[GIVEN ENTRIES — start]

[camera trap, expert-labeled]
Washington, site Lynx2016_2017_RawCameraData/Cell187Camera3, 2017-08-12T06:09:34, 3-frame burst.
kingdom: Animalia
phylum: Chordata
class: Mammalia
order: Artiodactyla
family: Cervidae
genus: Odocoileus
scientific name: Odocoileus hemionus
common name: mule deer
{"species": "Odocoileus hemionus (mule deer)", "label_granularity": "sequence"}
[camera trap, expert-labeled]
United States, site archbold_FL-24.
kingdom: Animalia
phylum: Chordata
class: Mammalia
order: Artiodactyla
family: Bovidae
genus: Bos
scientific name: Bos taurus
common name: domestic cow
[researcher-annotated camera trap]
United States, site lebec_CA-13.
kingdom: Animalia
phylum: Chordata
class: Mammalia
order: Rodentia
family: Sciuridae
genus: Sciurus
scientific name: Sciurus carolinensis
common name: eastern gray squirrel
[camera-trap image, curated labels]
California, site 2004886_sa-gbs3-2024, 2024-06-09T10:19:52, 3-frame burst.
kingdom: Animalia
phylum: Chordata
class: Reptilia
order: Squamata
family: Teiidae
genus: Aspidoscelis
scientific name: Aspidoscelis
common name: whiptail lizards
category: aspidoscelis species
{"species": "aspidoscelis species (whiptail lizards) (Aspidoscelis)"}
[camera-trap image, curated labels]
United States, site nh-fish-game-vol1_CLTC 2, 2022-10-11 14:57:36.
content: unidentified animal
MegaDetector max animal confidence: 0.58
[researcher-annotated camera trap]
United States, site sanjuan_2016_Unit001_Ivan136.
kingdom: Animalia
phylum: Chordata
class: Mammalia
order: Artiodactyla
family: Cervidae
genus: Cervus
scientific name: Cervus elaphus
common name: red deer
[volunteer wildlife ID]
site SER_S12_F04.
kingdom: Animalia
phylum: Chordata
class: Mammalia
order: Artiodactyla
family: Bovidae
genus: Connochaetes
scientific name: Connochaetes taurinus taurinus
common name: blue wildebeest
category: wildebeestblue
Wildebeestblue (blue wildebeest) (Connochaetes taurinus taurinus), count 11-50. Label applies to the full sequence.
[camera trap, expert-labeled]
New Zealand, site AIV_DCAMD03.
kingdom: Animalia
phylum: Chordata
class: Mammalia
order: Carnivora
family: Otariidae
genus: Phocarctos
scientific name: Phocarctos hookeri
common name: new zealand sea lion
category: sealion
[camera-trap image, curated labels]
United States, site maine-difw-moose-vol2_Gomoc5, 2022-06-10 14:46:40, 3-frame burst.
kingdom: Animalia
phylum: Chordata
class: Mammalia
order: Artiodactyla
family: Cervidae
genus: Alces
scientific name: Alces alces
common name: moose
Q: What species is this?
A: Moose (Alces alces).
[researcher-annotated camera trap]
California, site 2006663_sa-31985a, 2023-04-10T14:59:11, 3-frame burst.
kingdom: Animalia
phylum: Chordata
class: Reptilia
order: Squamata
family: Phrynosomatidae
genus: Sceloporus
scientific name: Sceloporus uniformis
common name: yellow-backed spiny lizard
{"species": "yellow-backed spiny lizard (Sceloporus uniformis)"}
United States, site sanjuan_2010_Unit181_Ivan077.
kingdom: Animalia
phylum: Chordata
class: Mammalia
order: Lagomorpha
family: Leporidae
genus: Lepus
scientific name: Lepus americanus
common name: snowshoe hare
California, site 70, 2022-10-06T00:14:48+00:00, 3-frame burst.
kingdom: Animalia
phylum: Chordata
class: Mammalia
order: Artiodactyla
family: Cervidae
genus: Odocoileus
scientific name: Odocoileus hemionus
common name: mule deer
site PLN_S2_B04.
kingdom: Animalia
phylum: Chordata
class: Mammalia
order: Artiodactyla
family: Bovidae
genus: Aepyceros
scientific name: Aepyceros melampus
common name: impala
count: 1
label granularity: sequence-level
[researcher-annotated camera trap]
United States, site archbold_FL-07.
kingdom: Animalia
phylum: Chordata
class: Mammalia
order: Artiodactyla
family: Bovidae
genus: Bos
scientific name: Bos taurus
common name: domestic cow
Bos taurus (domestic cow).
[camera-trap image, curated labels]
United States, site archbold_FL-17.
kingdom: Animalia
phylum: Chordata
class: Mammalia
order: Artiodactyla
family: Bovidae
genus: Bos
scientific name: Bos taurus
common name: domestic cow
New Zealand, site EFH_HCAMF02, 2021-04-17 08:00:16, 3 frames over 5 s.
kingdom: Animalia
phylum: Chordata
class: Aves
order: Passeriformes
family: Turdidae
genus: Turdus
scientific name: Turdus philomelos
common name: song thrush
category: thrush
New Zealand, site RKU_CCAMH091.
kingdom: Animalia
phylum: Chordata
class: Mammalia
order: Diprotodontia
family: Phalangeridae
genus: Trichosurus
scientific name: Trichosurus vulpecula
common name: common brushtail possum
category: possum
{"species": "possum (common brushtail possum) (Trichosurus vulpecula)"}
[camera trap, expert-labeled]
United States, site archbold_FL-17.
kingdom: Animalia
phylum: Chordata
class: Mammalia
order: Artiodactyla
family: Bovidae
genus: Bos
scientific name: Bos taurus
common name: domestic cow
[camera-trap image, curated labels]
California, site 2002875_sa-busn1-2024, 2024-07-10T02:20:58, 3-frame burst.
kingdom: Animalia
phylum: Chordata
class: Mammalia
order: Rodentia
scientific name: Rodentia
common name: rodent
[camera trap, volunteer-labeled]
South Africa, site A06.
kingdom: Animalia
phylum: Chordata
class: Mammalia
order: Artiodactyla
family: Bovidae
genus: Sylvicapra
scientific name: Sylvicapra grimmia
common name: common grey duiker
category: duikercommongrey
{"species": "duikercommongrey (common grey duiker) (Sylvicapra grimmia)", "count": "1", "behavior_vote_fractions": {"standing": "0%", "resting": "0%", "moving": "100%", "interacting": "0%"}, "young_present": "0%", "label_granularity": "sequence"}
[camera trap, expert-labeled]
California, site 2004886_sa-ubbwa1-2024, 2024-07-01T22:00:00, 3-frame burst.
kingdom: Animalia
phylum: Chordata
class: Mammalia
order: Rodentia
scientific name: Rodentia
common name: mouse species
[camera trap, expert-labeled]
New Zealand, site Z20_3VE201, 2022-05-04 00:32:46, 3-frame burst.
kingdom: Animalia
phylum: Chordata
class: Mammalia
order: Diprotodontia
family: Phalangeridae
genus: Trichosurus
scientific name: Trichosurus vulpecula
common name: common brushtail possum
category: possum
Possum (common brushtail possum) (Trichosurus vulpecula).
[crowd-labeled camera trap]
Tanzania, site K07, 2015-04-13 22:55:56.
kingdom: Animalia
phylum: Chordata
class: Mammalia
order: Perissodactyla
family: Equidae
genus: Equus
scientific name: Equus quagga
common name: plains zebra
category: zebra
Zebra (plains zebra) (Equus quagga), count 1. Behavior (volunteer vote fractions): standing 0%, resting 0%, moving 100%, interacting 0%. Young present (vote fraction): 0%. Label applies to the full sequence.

[GIVEN ENTRIES — finish]

_ABOUT THIS TASK_
Show every line of the listing that includes the word "deer".

_ANSWER TO THIS PROBLEM_
common name: mule deer
{"species": "Odocoileus hemionus (mule deer)", "label_granularity": "sequence"}
common name: red deer
common name: mule deer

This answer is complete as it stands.